ICYMI: As Trade War Intensifies, Cramer Still Refuses to Protect North Dakota’s At-Risk Ag Economy

As the president escalates the trade war by threatening more tariffs, Cramer continues to support fraying trade partnerships – putting vital North Dakota industries at risk

(BISMARCK, ND) – In a dramatic escalation of the administration’s trade war, the president threatened tariffs on an additional $200 billion worth of Chinese goods. The question now is, when will Cramer finally stand up for North Dakota farmers, ranchers, manufacturers and producers against an impending trade war?

This announcement piles onto last week’s approval of tariffs on $50 billion worth of Chinese goods, which almost immediately provoked retaliatory tariffs on key American industries including soybeans, corn, wheat, automobiles and more. Should China counter the president’s latest threats with more trade measures of their own, the president has promised to escalate the trade war even further by launching tariffs on yet another $200 billion of Chinese goods.

And where is Congressman Cramer in all of this? Still refusing to stand up for North Dakota’s ag economy, which is particularly vulnerable to an intensifying trade war.

Agricultural exports are a vital part of the state’s economy, with over $5 billion in goods exported in 2016. The industries most likely to be affected by the trade war – agricultural exports and manufacturers dependent on steel and aluminum – are responsible for roughly 34,000 and 17,000 North Dakota jobs respectively. Additionally, China threatened this week to impose duties on U.S. oil imports that total nearly $1 billion per month. Further raising the stakes for North Dakota’s farmers and ranchers, the administration is also on the verge of a trade war with Canada and Mexico, who buy almost all of North Dakota’s corn, beef, pork, and poultry exports.

Read a quick recap of the article below:

The Hill: Trump calls for tariffs on additional $200B in Chinese goods as trade war ramps up

  • President Trump on Monday said he is directing his top trade official to identify $200 billion more worth of Chinese goods that will be subject to tariffs, escalating the ongoing trade dispute between the U.S. and China.

  • The president announced on Friday that the U.S. would impose 25 percent tariffs on $50 billion in Chinese goods.

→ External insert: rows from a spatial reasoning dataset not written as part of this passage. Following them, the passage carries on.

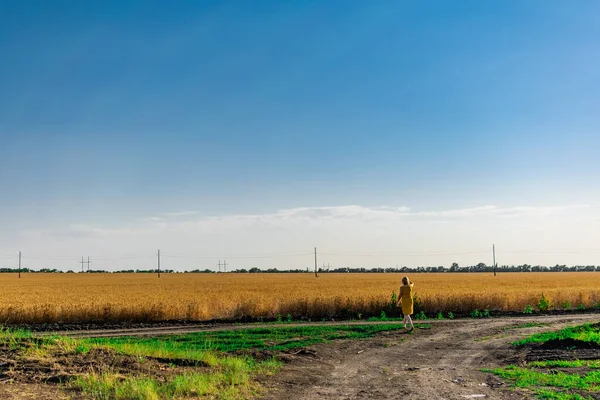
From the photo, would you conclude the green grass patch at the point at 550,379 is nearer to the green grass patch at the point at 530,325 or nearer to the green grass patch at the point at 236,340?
the green grass patch at the point at 236,340

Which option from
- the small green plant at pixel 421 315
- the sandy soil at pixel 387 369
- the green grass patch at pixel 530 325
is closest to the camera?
the sandy soil at pixel 387 369

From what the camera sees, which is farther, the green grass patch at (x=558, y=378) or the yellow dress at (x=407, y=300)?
the yellow dress at (x=407, y=300)

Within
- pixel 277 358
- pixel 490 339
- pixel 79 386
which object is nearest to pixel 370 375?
pixel 277 358

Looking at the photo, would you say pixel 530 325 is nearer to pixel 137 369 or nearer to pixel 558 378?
pixel 558 378

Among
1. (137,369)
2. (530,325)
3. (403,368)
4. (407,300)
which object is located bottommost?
(530,325)

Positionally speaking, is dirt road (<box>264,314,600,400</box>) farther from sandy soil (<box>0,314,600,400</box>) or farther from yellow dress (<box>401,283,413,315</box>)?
yellow dress (<box>401,283,413,315</box>)

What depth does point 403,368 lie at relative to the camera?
1287 centimetres

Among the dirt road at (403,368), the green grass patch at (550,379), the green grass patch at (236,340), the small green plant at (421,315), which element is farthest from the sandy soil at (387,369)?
the small green plant at (421,315)

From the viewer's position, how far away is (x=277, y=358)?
540 inches

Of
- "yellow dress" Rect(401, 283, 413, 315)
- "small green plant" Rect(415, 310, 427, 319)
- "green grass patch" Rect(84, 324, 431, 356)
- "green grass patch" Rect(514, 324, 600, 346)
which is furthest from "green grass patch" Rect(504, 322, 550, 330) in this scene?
"small green plant" Rect(415, 310, 427, 319)

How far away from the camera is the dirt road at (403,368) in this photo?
33.4 feet

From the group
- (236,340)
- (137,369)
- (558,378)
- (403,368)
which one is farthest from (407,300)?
(137,369)

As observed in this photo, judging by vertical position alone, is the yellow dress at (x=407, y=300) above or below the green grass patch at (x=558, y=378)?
above

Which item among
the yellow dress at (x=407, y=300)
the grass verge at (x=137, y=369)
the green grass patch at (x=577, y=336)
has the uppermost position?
the yellow dress at (x=407, y=300)
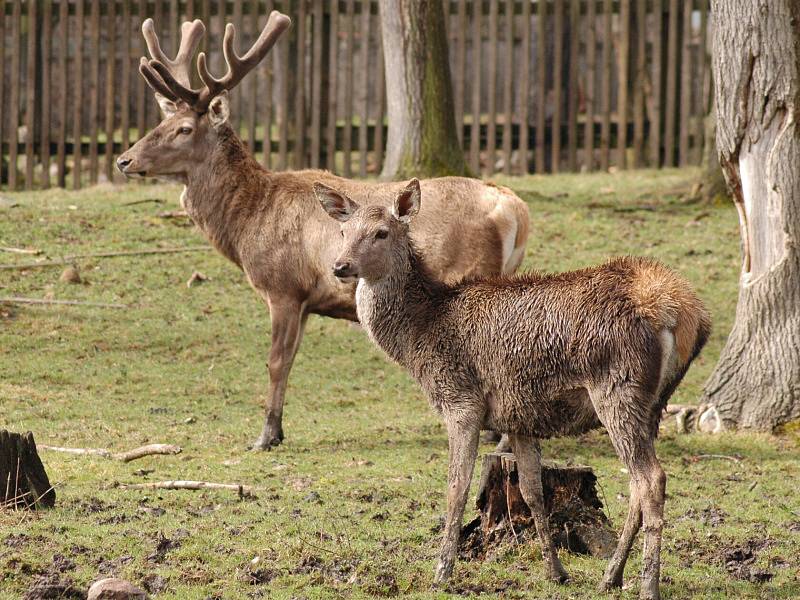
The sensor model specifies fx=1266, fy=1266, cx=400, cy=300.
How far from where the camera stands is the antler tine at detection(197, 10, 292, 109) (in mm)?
10336

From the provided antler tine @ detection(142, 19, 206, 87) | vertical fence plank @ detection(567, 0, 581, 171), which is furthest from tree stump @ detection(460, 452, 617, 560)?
vertical fence plank @ detection(567, 0, 581, 171)

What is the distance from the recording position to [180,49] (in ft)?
36.7

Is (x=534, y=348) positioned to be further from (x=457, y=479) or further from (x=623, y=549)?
(x=623, y=549)

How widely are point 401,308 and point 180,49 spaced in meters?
5.37

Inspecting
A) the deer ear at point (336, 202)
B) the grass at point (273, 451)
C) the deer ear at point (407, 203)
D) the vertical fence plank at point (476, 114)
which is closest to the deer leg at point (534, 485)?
the grass at point (273, 451)

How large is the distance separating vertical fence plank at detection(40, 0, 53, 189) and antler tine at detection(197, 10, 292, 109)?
7.34 metres

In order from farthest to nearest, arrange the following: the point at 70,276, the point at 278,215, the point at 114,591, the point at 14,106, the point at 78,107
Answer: the point at 14,106 < the point at 78,107 < the point at 70,276 < the point at 278,215 < the point at 114,591

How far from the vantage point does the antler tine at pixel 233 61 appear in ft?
33.9

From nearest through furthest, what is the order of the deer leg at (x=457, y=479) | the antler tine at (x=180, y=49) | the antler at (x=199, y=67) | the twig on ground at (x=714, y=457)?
the deer leg at (x=457, y=479) < the twig on ground at (x=714, y=457) < the antler at (x=199, y=67) < the antler tine at (x=180, y=49)

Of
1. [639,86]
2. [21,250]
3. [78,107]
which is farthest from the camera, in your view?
[639,86]

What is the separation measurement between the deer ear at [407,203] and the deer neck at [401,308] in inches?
7.0

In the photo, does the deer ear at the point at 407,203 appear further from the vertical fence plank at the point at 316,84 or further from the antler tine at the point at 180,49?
the vertical fence plank at the point at 316,84

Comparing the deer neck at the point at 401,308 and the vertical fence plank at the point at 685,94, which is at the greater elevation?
the vertical fence plank at the point at 685,94

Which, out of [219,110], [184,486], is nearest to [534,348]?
[184,486]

Beijing then responded with tariffs on $50 billion in U.S. products.

  • The White House’s move is expected to further ramp up trade tensions with Beijing and possibly risk Trump’s push to denuclearize the Korean Peninsula.

  • He has in recent weeks decided to implement steep tariffs against China and other key U.S. allies, despite warnings from congressional lawmakers that doing so could harm American workers and erase gains made from the Republican tax package.

  • The U.S. has also imposed tariffs this year of 25 percent on steel and 10 percent on aluminum from a wide range of nations, including China.

  • The moves have angered close allies including Canada, Mexico and the European Union, which are pleading their cases to the World Trade Organization and planning their own rounds of tariffs.

  • The U.S. Chamber of Commerce said that about $75 billion of U.S. exports will be hit with retaliatory tariffs during the first week of July from all of those nations, angering a wide range of business groups and roiling stock markets.